Es gibt Fragen, die unsere Gesellschaft beschäftigen. Durch Journalisten, wie ich selber einer bin, hat man eine Idee davon im Kopf. Es gehört für mich also dazu, täglich ein gewisses Maß an Nachrichten zu lesen, zu hören oder zu schauen. Dabei stoße hin und wieder auf Geschichten, die nur kurz abgehandelt werden, aber eigentlich eine tiefer gehende Auseinandersetzung verdient haben. Wenn mein Interesse geweckt ist, stellen sich Fragen zu Umsetzbarkeit und einem potentiellen Zugang, die sich aber letztendlich erst vor Ort wirklich beantworten lassen.

Meine Fotoreportage "Welcome to Williston - Letzte Hoffnung Ölboom" lagen gleich mehrere Themengebiete zugrunde, u. a. die Vereinigten Staaten zu Zeiten einer tiefen Krise, die unbändige Gier nach Öl und das Versprechen der Chancengleichheit des Amerikanischen Traums. All dies konzentriert auf einen kleinen Ort in North Dakota - Williston. In diesem konkreten Fall bin ich mit meinem damaligen Professor bei der Suche nach Themen für meine Abschlussarbeit auf kleinere Meldungen zu dem Thema in den Wirtschaftsresorts gestoßen; mit der menschlichen Seite des Ölbooms schien sich noch niemand genauer beschäftigt zu haben, auch fotografisch wurde das Thema bis zu diesem Zeitpunkt nicht eingehender betrachtet. Vieles sprach für eine Umsetzbarkeit und so ging ich das Risiko ein dort zweimal hin zu reisen, zu Beginn meiner ersten Reise hat ich auch keine konkrete Idee für die Umsetzung.
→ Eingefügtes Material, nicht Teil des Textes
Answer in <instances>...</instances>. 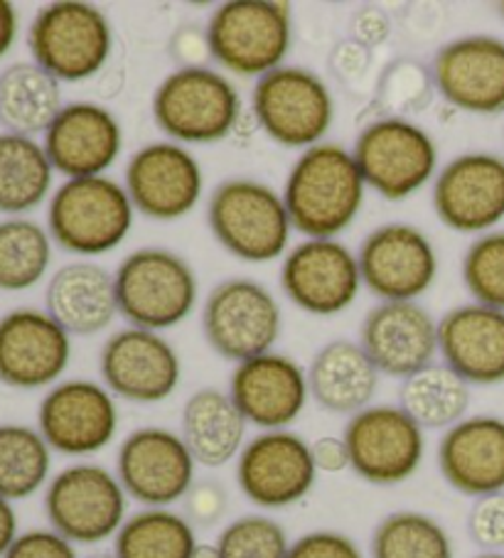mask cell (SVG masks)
Wrapping results in <instances>:
<instances>
[{
	"instance_id": "19",
	"label": "cell",
	"mask_w": 504,
	"mask_h": 558,
	"mask_svg": "<svg viewBox=\"0 0 504 558\" xmlns=\"http://www.w3.org/2000/svg\"><path fill=\"white\" fill-rule=\"evenodd\" d=\"M433 209L451 232H494L504 219V158L472 150L445 162L433 180Z\"/></svg>"
},
{
	"instance_id": "23",
	"label": "cell",
	"mask_w": 504,
	"mask_h": 558,
	"mask_svg": "<svg viewBox=\"0 0 504 558\" xmlns=\"http://www.w3.org/2000/svg\"><path fill=\"white\" fill-rule=\"evenodd\" d=\"M360 344L380 374L404 381L439 357V320L419 301H384L364 315Z\"/></svg>"
},
{
	"instance_id": "44",
	"label": "cell",
	"mask_w": 504,
	"mask_h": 558,
	"mask_svg": "<svg viewBox=\"0 0 504 558\" xmlns=\"http://www.w3.org/2000/svg\"><path fill=\"white\" fill-rule=\"evenodd\" d=\"M372 50H367L360 43H355L352 37L337 43L329 52V72H333L343 84H360L372 70Z\"/></svg>"
},
{
	"instance_id": "42",
	"label": "cell",
	"mask_w": 504,
	"mask_h": 558,
	"mask_svg": "<svg viewBox=\"0 0 504 558\" xmlns=\"http://www.w3.org/2000/svg\"><path fill=\"white\" fill-rule=\"evenodd\" d=\"M288 558H364V554L347 534L320 529V532L298 536L290 544Z\"/></svg>"
},
{
	"instance_id": "15",
	"label": "cell",
	"mask_w": 504,
	"mask_h": 558,
	"mask_svg": "<svg viewBox=\"0 0 504 558\" xmlns=\"http://www.w3.org/2000/svg\"><path fill=\"white\" fill-rule=\"evenodd\" d=\"M195 473L197 463L180 433L160 426L129 433L116 456V477L143 507H170L185 499Z\"/></svg>"
},
{
	"instance_id": "46",
	"label": "cell",
	"mask_w": 504,
	"mask_h": 558,
	"mask_svg": "<svg viewBox=\"0 0 504 558\" xmlns=\"http://www.w3.org/2000/svg\"><path fill=\"white\" fill-rule=\"evenodd\" d=\"M170 54L172 60L180 64V70L207 66V60H212L207 27L202 31V27H195V25H182L180 31L172 35Z\"/></svg>"
},
{
	"instance_id": "37",
	"label": "cell",
	"mask_w": 504,
	"mask_h": 558,
	"mask_svg": "<svg viewBox=\"0 0 504 558\" xmlns=\"http://www.w3.org/2000/svg\"><path fill=\"white\" fill-rule=\"evenodd\" d=\"M370 554L372 558H455V548L439 519L404 509L376 524Z\"/></svg>"
},
{
	"instance_id": "35",
	"label": "cell",
	"mask_w": 504,
	"mask_h": 558,
	"mask_svg": "<svg viewBox=\"0 0 504 558\" xmlns=\"http://www.w3.org/2000/svg\"><path fill=\"white\" fill-rule=\"evenodd\" d=\"M52 236L27 217L0 221V291H31L52 264Z\"/></svg>"
},
{
	"instance_id": "22",
	"label": "cell",
	"mask_w": 504,
	"mask_h": 558,
	"mask_svg": "<svg viewBox=\"0 0 504 558\" xmlns=\"http://www.w3.org/2000/svg\"><path fill=\"white\" fill-rule=\"evenodd\" d=\"M435 94L475 117L504 111V40L494 35H463L445 43L431 64Z\"/></svg>"
},
{
	"instance_id": "38",
	"label": "cell",
	"mask_w": 504,
	"mask_h": 558,
	"mask_svg": "<svg viewBox=\"0 0 504 558\" xmlns=\"http://www.w3.org/2000/svg\"><path fill=\"white\" fill-rule=\"evenodd\" d=\"M435 99V82L429 64L399 57L384 66L376 84V109L384 119H411Z\"/></svg>"
},
{
	"instance_id": "26",
	"label": "cell",
	"mask_w": 504,
	"mask_h": 558,
	"mask_svg": "<svg viewBox=\"0 0 504 558\" xmlns=\"http://www.w3.org/2000/svg\"><path fill=\"white\" fill-rule=\"evenodd\" d=\"M443 364L470 387L504 381V311L480 303L453 307L439 320Z\"/></svg>"
},
{
	"instance_id": "24",
	"label": "cell",
	"mask_w": 504,
	"mask_h": 558,
	"mask_svg": "<svg viewBox=\"0 0 504 558\" xmlns=\"http://www.w3.org/2000/svg\"><path fill=\"white\" fill-rule=\"evenodd\" d=\"M55 172L67 180L106 175L123 150V129L111 109L94 101H72L57 113L43 136Z\"/></svg>"
},
{
	"instance_id": "11",
	"label": "cell",
	"mask_w": 504,
	"mask_h": 558,
	"mask_svg": "<svg viewBox=\"0 0 504 558\" xmlns=\"http://www.w3.org/2000/svg\"><path fill=\"white\" fill-rule=\"evenodd\" d=\"M284 315L264 283L227 278L212 288L202 305V332L212 350L229 362H247L274 352Z\"/></svg>"
},
{
	"instance_id": "29",
	"label": "cell",
	"mask_w": 504,
	"mask_h": 558,
	"mask_svg": "<svg viewBox=\"0 0 504 558\" xmlns=\"http://www.w3.org/2000/svg\"><path fill=\"white\" fill-rule=\"evenodd\" d=\"M305 372L310 399L323 411L340 416H355L372 407L382 377L362 344L352 340L323 344Z\"/></svg>"
},
{
	"instance_id": "13",
	"label": "cell",
	"mask_w": 504,
	"mask_h": 558,
	"mask_svg": "<svg viewBox=\"0 0 504 558\" xmlns=\"http://www.w3.org/2000/svg\"><path fill=\"white\" fill-rule=\"evenodd\" d=\"M241 495L261 509H286L305 499L317 483L310 442L293 430H261L237 458Z\"/></svg>"
},
{
	"instance_id": "10",
	"label": "cell",
	"mask_w": 504,
	"mask_h": 558,
	"mask_svg": "<svg viewBox=\"0 0 504 558\" xmlns=\"http://www.w3.org/2000/svg\"><path fill=\"white\" fill-rule=\"evenodd\" d=\"M129 495L109 468L74 463L57 473L45 493L50 529L74 546H94L119 534L129 517Z\"/></svg>"
},
{
	"instance_id": "5",
	"label": "cell",
	"mask_w": 504,
	"mask_h": 558,
	"mask_svg": "<svg viewBox=\"0 0 504 558\" xmlns=\"http://www.w3.org/2000/svg\"><path fill=\"white\" fill-rule=\"evenodd\" d=\"M209 229L227 254L247 264H268L288 254L290 225L284 195L266 182L229 178L219 182L207 207Z\"/></svg>"
},
{
	"instance_id": "18",
	"label": "cell",
	"mask_w": 504,
	"mask_h": 558,
	"mask_svg": "<svg viewBox=\"0 0 504 558\" xmlns=\"http://www.w3.org/2000/svg\"><path fill=\"white\" fill-rule=\"evenodd\" d=\"M123 187L139 215L176 221L200 205L205 175L195 153L176 141H158L133 153Z\"/></svg>"
},
{
	"instance_id": "39",
	"label": "cell",
	"mask_w": 504,
	"mask_h": 558,
	"mask_svg": "<svg viewBox=\"0 0 504 558\" xmlns=\"http://www.w3.org/2000/svg\"><path fill=\"white\" fill-rule=\"evenodd\" d=\"M460 274L475 303L504 311V229L475 239L463 256Z\"/></svg>"
},
{
	"instance_id": "49",
	"label": "cell",
	"mask_w": 504,
	"mask_h": 558,
	"mask_svg": "<svg viewBox=\"0 0 504 558\" xmlns=\"http://www.w3.org/2000/svg\"><path fill=\"white\" fill-rule=\"evenodd\" d=\"M17 25H21V21H17L15 5L8 3V0H0V60L13 50Z\"/></svg>"
},
{
	"instance_id": "16",
	"label": "cell",
	"mask_w": 504,
	"mask_h": 558,
	"mask_svg": "<svg viewBox=\"0 0 504 558\" xmlns=\"http://www.w3.org/2000/svg\"><path fill=\"white\" fill-rule=\"evenodd\" d=\"M362 286L380 301H419L439 278V254L419 227L392 221L372 229L357 252Z\"/></svg>"
},
{
	"instance_id": "52",
	"label": "cell",
	"mask_w": 504,
	"mask_h": 558,
	"mask_svg": "<svg viewBox=\"0 0 504 558\" xmlns=\"http://www.w3.org/2000/svg\"><path fill=\"white\" fill-rule=\"evenodd\" d=\"M472 558H504V551H480L478 556Z\"/></svg>"
},
{
	"instance_id": "2",
	"label": "cell",
	"mask_w": 504,
	"mask_h": 558,
	"mask_svg": "<svg viewBox=\"0 0 504 558\" xmlns=\"http://www.w3.org/2000/svg\"><path fill=\"white\" fill-rule=\"evenodd\" d=\"M244 101L237 84L212 66L170 72L153 94V119L180 146H212L239 131Z\"/></svg>"
},
{
	"instance_id": "51",
	"label": "cell",
	"mask_w": 504,
	"mask_h": 558,
	"mask_svg": "<svg viewBox=\"0 0 504 558\" xmlns=\"http://www.w3.org/2000/svg\"><path fill=\"white\" fill-rule=\"evenodd\" d=\"M192 558H221V556H219L217 544H197Z\"/></svg>"
},
{
	"instance_id": "32",
	"label": "cell",
	"mask_w": 504,
	"mask_h": 558,
	"mask_svg": "<svg viewBox=\"0 0 504 558\" xmlns=\"http://www.w3.org/2000/svg\"><path fill=\"white\" fill-rule=\"evenodd\" d=\"M55 168L31 136L0 133V215L23 217L50 197Z\"/></svg>"
},
{
	"instance_id": "34",
	"label": "cell",
	"mask_w": 504,
	"mask_h": 558,
	"mask_svg": "<svg viewBox=\"0 0 504 558\" xmlns=\"http://www.w3.org/2000/svg\"><path fill=\"white\" fill-rule=\"evenodd\" d=\"M195 524L170 507H143L113 536L116 558H192Z\"/></svg>"
},
{
	"instance_id": "54",
	"label": "cell",
	"mask_w": 504,
	"mask_h": 558,
	"mask_svg": "<svg viewBox=\"0 0 504 558\" xmlns=\"http://www.w3.org/2000/svg\"><path fill=\"white\" fill-rule=\"evenodd\" d=\"M500 11H502V15H504V3H502V5H500Z\"/></svg>"
},
{
	"instance_id": "33",
	"label": "cell",
	"mask_w": 504,
	"mask_h": 558,
	"mask_svg": "<svg viewBox=\"0 0 504 558\" xmlns=\"http://www.w3.org/2000/svg\"><path fill=\"white\" fill-rule=\"evenodd\" d=\"M470 399V384L443 362L411 374L399 389V407L423 430H448L460 423L468 416Z\"/></svg>"
},
{
	"instance_id": "1",
	"label": "cell",
	"mask_w": 504,
	"mask_h": 558,
	"mask_svg": "<svg viewBox=\"0 0 504 558\" xmlns=\"http://www.w3.org/2000/svg\"><path fill=\"white\" fill-rule=\"evenodd\" d=\"M367 182L340 143H317L290 168L284 202L293 232L305 239H337L360 217Z\"/></svg>"
},
{
	"instance_id": "14",
	"label": "cell",
	"mask_w": 504,
	"mask_h": 558,
	"mask_svg": "<svg viewBox=\"0 0 504 558\" xmlns=\"http://www.w3.org/2000/svg\"><path fill=\"white\" fill-rule=\"evenodd\" d=\"M119 418L116 397L104 384L67 379L45 393L37 409V430L57 453L86 458L111 446Z\"/></svg>"
},
{
	"instance_id": "50",
	"label": "cell",
	"mask_w": 504,
	"mask_h": 558,
	"mask_svg": "<svg viewBox=\"0 0 504 558\" xmlns=\"http://www.w3.org/2000/svg\"><path fill=\"white\" fill-rule=\"evenodd\" d=\"M17 534V514L11 499L0 497V558H5L8 548L15 544Z\"/></svg>"
},
{
	"instance_id": "45",
	"label": "cell",
	"mask_w": 504,
	"mask_h": 558,
	"mask_svg": "<svg viewBox=\"0 0 504 558\" xmlns=\"http://www.w3.org/2000/svg\"><path fill=\"white\" fill-rule=\"evenodd\" d=\"M185 507L192 524L212 526L227 512V493L219 483H195L185 497Z\"/></svg>"
},
{
	"instance_id": "30",
	"label": "cell",
	"mask_w": 504,
	"mask_h": 558,
	"mask_svg": "<svg viewBox=\"0 0 504 558\" xmlns=\"http://www.w3.org/2000/svg\"><path fill=\"white\" fill-rule=\"evenodd\" d=\"M249 423L229 391L205 387L182 407L180 436L202 468H225L247 446Z\"/></svg>"
},
{
	"instance_id": "36",
	"label": "cell",
	"mask_w": 504,
	"mask_h": 558,
	"mask_svg": "<svg viewBox=\"0 0 504 558\" xmlns=\"http://www.w3.org/2000/svg\"><path fill=\"white\" fill-rule=\"evenodd\" d=\"M52 470V448L43 433L23 423H0V497L27 499Z\"/></svg>"
},
{
	"instance_id": "3",
	"label": "cell",
	"mask_w": 504,
	"mask_h": 558,
	"mask_svg": "<svg viewBox=\"0 0 504 558\" xmlns=\"http://www.w3.org/2000/svg\"><path fill=\"white\" fill-rule=\"evenodd\" d=\"M129 192L109 175L64 180L47 207V232L67 254L94 258L119 248L133 229Z\"/></svg>"
},
{
	"instance_id": "43",
	"label": "cell",
	"mask_w": 504,
	"mask_h": 558,
	"mask_svg": "<svg viewBox=\"0 0 504 558\" xmlns=\"http://www.w3.org/2000/svg\"><path fill=\"white\" fill-rule=\"evenodd\" d=\"M5 558H80L76 546L55 529H31L15 538Z\"/></svg>"
},
{
	"instance_id": "21",
	"label": "cell",
	"mask_w": 504,
	"mask_h": 558,
	"mask_svg": "<svg viewBox=\"0 0 504 558\" xmlns=\"http://www.w3.org/2000/svg\"><path fill=\"white\" fill-rule=\"evenodd\" d=\"M72 360V335L47 311L15 307L0 317V381L11 389L60 384Z\"/></svg>"
},
{
	"instance_id": "20",
	"label": "cell",
	"mask_w": 504,
	"mask_h": 558,
	"mask_svg": "<svg viewBox=\"0 0 504 558\" xmlns=\"http://www.w3.org/2000/svg\"><path fill=\"white\" fill-rule=\"evenodd\" d=\"M104 387L131 403H160L180 387V354L160 332L123 327L99 354Z\"/></svg>"
},
{
	"instance_id": "4",
	"label": "cell",
	"mask_w": 504,
	"mask_h": 558,
	"mask_svg": "<svg viewBox=\"0 0 504 558\" xmlns=\"http://www.w3.org/2000/svg\"><path fill=\"white\" fill-rule=\"evenodd\" d=\"M119 315L131 327L163 332L188 320L200 298V281L180 254L163 246L135 248L116 268Z\"/></svg>"
},
{
	"instance_id": "17",
	"label": "cell",
	"mask_w": 504,
	"mask_h": 558,
	"mask_svg": "<svg viewBox=\"0 0 504 558\" xmlns=\"http://www.w3.org/2000/svg\"><path fill=\"white\" fill-rule=\"evenodd\" d=\"M280 288L303 313L317 317L345 313L360 295V262L337 239H305L286 254Z\"/></svg>"
},
{
	"instance_id": "9",
	"label": "cell",
	"mask_w": 504,
	"mask_h": 558,
	"mask_svg": "<svg viewBox=\"0 0 504 558\" xmlns=\"http://www.w3.org/2000/svg\"><path fill=\"white\" fill-rule=\"evenodd\" d=\"M352 156L367 190L389 202L413 197L439 175V146L411 119L370 121L357 136Z\"/></svg>"
},
{
	"instance_id": "7",
	"label": "cell",
	"mask_w": 504,
	"mask_h": 558,
	"mask_svg": "<svg viewBox=\"0 0 504 558\" xmlns=\"http://www.w3.org/2000/svg\"><path fill=\"white\" fill-rule=\"evenodd\" d=\"M212 60L237 76H266L293 45V15L278 0H229L207 23Z\"/></svg>"
},
{
	"instance_id": "47",
	"label": "cell",
	"mask_w": 504,
	"mask_h": 558,
	"mask_svg": "<svg viewBox=\"0 0 504 558\" xmlns=\"http://www.w3.org/2000/svg\"><path fill=\"white\" fill-rule=\"evenodd\" d=\"M350 37L355 43H360L367 50L374 52L376 47H382L392 37V17L376 5L360 8V11L352 15Z\"/></svg>"
},
{
	"instance_id": "6",
	"label": "cell",
	"mask_w": 504,
	"mask_h": 558,
	"mask_svg": "<svg viewBox=\"0 0 504 558\" xmlns=\"http://www.w3.org/2000/svg\"><path fill=\"white\" fill-rule=\"evenodd\" d=\"M33 62L57 82H84L104 70L113 52L109 17L92 3L60 0L45 5L27 31Z\"/></svg>"
},
{
	"instance_id": "27",
	"label": "cell",
	"mask_w": 504,
	"mask_h": 558,
	"mask_svg": "<svg viewBox=\"0 0 504 558\" xmlns=\"http://www.w3.org/2000/svg\"><path fill=\"white\" fill-rule=\"evenodd\" d=\"M439 470L465 497L504 493V418L465 416L439 442Z\"/></svg>"
},
{
	"instance_id": "12",
	"label": "cell",
	"mask_w": 504,
	"mask_h": 558,
	"mask_svg": "<svg viewBox=\"0 0 504 558\" xmlns=\"http://www.w3.org/2000/svg\"><path fill=\"white\" fill-rule=\"evenodd\" d=\"M343 438L350 468L364 483L394 487L416 475L425 456V430L401 407L372 403L347 421Z\"/></svg>"
},
{
	"instance_id": "41",
	"label": "cell",
	"mask_w": 504,
	"mask_h": 558,
	"mask_svg": "<svg viewBox=\"0 0 504 558\" xmlns=\"http://www.w3.org/2000/svg\"><path fill=\"white\" fill-rule=\"evenodd\" d=\"M468 534L482 551H504V493L475 499L468 514Z\"/></svg>"
},
{
	"instance_id": "40",
	"label": "cell",
	"mask_w": 504,
	"mask_h": 558,
	"mask_svg": "<svg viewBox=\"0 0 504 558\" xmlns=\"http://www.w3.org/2000/svg\"><path fill=\"white\" fill-rule=\"evenodd\" d=\"M217 548L221 558H288L290 538L274 517L244 514L221 529Z\"/></svg>"
},
{
	"instance_id": "31",
	"label": "cell",
	"mask_w": 504,
	"mask_h": 558,
	"mask_svg": "<svg viewBox=\"0 0 504 558\" xmlns=\"http://www.w3.org/2000/svg\"><path fill=\"white\" fill-rule=\"evenodd\" d=\"M64 109L62 84L35 62H15L0 72V126L17 136H45Z\"/></svg>"
},
{
	"instance_id": "8",
	"label": "cell",
	"mask_w": 504,
	"mask_h": 558,
	"mask_svg": "<svg viewBox=\"0 0 504 558\" xmlns=\"http://www.w3.org/2000/svg\"><path fill=\"white\" fill-rule=\"evenodd\" d=\"M251 111L271 141L300 153L323 143L335 123L333 92L305 66L284 64L256 80Z\"/></svg>"
},
{
	"instance_id": "48",
	"label": "cell",
	"mask_w": 504,
	"mask_h": 558,
	"mask_svg": "<svg viewBox=\"0 0 504 558\" xmlns=\"http://www.w3.org/2000/svg\"><path fill=\"white\" fill-rule=\"evenodd\" d=\"M310 450H313L317 473L337 475V473H345V470H350V450H347L345 438L323 436L315 442H310Z\"/></svg>"
},
{
	"instance_id": "53",
	"label": "cell",
	"mask_w": 504,
	"mask_h": 558,
	"mask_svg": "<svg viewBox=\"0 0 504 558\" xmlns=\"http://www.w3.org/2000/svg\"><path fill=\"white\" fill-rule=\"evenodd\" d=\"M84 558H116V554H109V551H99V554H92V556H84Z\"/></svg>"
},
{
	"instance_id": "25",
	"label": "cell",
	"mask_w": 504,
	"mask_h": 558,
	"mask_svg": "<svg viewBox=\"0 0 504 558\" xmlns=\"http://www.w3.org/2000/svg\"><path fill=\"white\" fill-rule=\"evenodd\" d=\"M229 397L249 426L284 430L298 421L310 399L308 372L288 354H259L231 372Z\"/></svg>"
},
{
	"instance_id": "28",
	"label": "cell",
	"mask_w": 504,
	"mask_h": 558,
	"mask_svg": "<svg viewBox=\"0 0 504 558\" xmlns=\"http://www.w3.org/2000/svg\"><path fill=\"white\" fill-rule=\"evenodd\" d=\"M45 311L72 338H92L109 330L119 315L116 278L89 258L64 264L45 288Z\"/></svg>"
}]
</instances>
6. Was ist das perfekte Handwerkzeug, auf welches Gerät/welche Technik möchten Sie nicht verzichten?

Wichtiger als die modernste Kamera ist es, mit Neugier vor die Haustür zu gehen, um sich mit einem Thema auseinanderzusetzten. Bei meiner Arbeitsweise entstehen die Bilder dann situativ. Dabei habe ich festgestellt, dass eine Kleinbildkamera mit einem 35mm-Objektiv meistens das richtige "Gerät" ist, die Neugier ist so gesehen dann die richtige "Technik". Auf beides möchte ich nicht verzichten.

7. Ihr ikonographisches Bild (des Jahrhunderts)?

Schwer zu sagen, da ich kein Fototheoretiker bin und es auch nicht das eine Bild gibt. An dieser Stelle kann ich die üblichen Namen, von Robert Capas fallendem Kämpfer im spanischen Bürgerkrieg, bis hin zu Luis Sincos "The Marlboro Marine" nennen; sie sind eben Teil eines kollektiven Gedächtnisses geworden. Persönlich rechne ich trauriger Weise einem aktuellen Bild hohes Potential zu, es ist die Aufnahme, die Taslima Akhter von den beiden Opfer des Fabrikgebäudeeinsturzes im April diesen Jahres in Bangladesch gemacht hat. Sie halten sich in den Armen und sind unter Trümmern begraben. Das Bild verfolgt mich.

8. Bei welchem Ereignis wären Sie als Fotograf gerne dabei gewesen?

Der Mauerfall wäre bestimmt interessant gewesen, nur war ich damals zu jung.

9. Ihr Tipp für junge, zukünftige Fotojournalisten.

Haltet die Flamme am Lodern! Es wird bestimmt nicht einfacher, mit Fotojournalismus seinen Lebensunterhalt zu bestreiten.